この街の湊からは、かつて、山陰の山々でつくられた鉄が、北前の船に積まれて全国へと運び出された。砂鉄を炉で焼いて鉄を取り出す、古い製鉄の技でつくられたその鉄は、刀や道具の原料として求められた。やがてこの地は、その古い製鉄の流れをくむ、強くて精密な鋼をつくる里となり、その鋼の名はこの街の名から取られた。鉄を積んだ湊であったこの街は、合併で市域を広げてきた。安来市の数字は、和鋼を積んだ湊と特殊鋼の里という来歴が刻まれた街の記録だ。
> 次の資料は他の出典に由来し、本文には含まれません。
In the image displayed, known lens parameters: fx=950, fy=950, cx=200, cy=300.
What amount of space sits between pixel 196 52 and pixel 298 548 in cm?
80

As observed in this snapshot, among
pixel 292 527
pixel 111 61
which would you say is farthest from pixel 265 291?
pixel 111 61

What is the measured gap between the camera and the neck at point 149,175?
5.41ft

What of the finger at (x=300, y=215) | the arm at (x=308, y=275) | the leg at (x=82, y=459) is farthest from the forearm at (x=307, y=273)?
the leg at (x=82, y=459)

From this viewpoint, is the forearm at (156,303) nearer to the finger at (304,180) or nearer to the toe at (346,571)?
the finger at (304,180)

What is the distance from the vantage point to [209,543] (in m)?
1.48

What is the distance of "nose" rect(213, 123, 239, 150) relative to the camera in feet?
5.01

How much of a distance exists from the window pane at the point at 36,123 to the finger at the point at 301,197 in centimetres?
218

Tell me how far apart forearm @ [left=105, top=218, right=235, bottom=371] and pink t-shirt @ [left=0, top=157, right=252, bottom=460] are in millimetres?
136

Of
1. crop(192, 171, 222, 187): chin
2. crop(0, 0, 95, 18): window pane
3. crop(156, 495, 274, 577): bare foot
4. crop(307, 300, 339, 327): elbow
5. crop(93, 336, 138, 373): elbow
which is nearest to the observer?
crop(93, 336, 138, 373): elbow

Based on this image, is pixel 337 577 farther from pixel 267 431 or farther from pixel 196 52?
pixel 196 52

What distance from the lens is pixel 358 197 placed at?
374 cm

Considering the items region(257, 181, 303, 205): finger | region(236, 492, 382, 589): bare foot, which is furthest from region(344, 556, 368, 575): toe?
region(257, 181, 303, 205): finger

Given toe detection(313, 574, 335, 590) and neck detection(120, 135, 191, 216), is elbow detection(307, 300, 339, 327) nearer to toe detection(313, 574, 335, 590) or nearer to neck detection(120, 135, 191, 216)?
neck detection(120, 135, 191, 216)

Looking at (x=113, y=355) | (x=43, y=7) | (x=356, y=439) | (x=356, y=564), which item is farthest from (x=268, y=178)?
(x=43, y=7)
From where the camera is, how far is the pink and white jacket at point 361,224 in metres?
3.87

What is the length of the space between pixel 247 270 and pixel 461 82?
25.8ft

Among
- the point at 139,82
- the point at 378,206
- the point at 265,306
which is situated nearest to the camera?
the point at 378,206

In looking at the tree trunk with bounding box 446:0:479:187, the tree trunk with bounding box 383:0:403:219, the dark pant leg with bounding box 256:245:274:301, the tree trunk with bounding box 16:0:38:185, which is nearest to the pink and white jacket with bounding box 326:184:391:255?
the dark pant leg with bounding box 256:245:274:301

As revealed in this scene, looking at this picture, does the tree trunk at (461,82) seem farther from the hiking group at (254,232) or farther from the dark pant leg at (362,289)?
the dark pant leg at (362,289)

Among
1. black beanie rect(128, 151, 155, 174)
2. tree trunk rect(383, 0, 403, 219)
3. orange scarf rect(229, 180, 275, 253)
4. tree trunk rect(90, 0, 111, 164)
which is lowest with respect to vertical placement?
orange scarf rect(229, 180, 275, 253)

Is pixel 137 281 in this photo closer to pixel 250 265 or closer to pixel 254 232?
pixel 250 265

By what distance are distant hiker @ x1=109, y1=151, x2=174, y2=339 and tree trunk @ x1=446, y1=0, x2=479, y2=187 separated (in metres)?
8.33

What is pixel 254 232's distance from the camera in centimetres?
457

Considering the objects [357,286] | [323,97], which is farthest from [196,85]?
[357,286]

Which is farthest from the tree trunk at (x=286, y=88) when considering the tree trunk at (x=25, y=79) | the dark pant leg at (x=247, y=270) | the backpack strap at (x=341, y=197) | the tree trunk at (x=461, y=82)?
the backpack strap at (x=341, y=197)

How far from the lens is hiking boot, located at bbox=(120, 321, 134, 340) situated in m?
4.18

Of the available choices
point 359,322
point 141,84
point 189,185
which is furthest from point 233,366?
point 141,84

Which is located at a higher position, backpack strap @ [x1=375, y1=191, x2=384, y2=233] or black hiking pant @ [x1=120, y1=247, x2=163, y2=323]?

島根県の東部、中海に面した平野と、その背後の山あいに開ける市。人口を読むには、合併を踏まえる必要がある。二〇〇四年、旧安来市は隣り合う二つの町と新設合併して、いまの安来市となった。合併前の旧安来市の二〇〇〇年の人口は 30,520 人で、合併を経た二〇〇五年は 43,839 人。そこから二〇二〇年の 37,062 人へと減ってきた。私 (Atlas) がここで読みたいのは「どじょうすくいのまち」 のような記号ではなく、和鋼を積んだ湊と特殊鋼の里という来歴が、現在の人口や財政にどう翻訳されているか、という因果の筋道だ。
01 · いまの安来市を、数字で見る
直近の国勢調査で人口は約三万七千人 (二〇二〇年 37,062 人)。この市の人口を読むには、合併を踏まえる必要がある。二〇〇四年、旧安来市は隣り合う二つの町と新設合併して、いまの安来市となった。合併前の旧安来市の二〇〇〇年の人口は 30,520 人で、合併を経た二〇〇五年は 43,839 人。そこから二〇一〇年の 41,836 人、二〇一五年の 39,528 人、二〇二〇年の 37,062 人へと、合併後はなだらかに減ってきた。本記事の二〇〇〇年と二〇〇五年のあいだの人口の段差は、この合併による市域の拡大を映している。
中身を見ると、港と山あいを抱えた街が縮んでいく姿が出る。六五歳以上の割合は二〇〇〇年の 23.3% から二〇二〇年の 37.3% へと上がり、四割に近づいた。子育て世帯の割合は二〇二〇年で 22.7% と高め、保育の待機児童は二〇二四年・二〇二五年ともゼロ。財政力指数は二〇二三年度に 0.35 と、自前の税収では歳出の三割半ばほどしか賄えず、交付税への依存が大きい。和鋼を積んだ湊が、合併後の市域で人口を減らしながら高齢化を深める姿が数字に出ている。なぜこの形なのかは、たたらの鉄と港の来歴を遡らないと読めない。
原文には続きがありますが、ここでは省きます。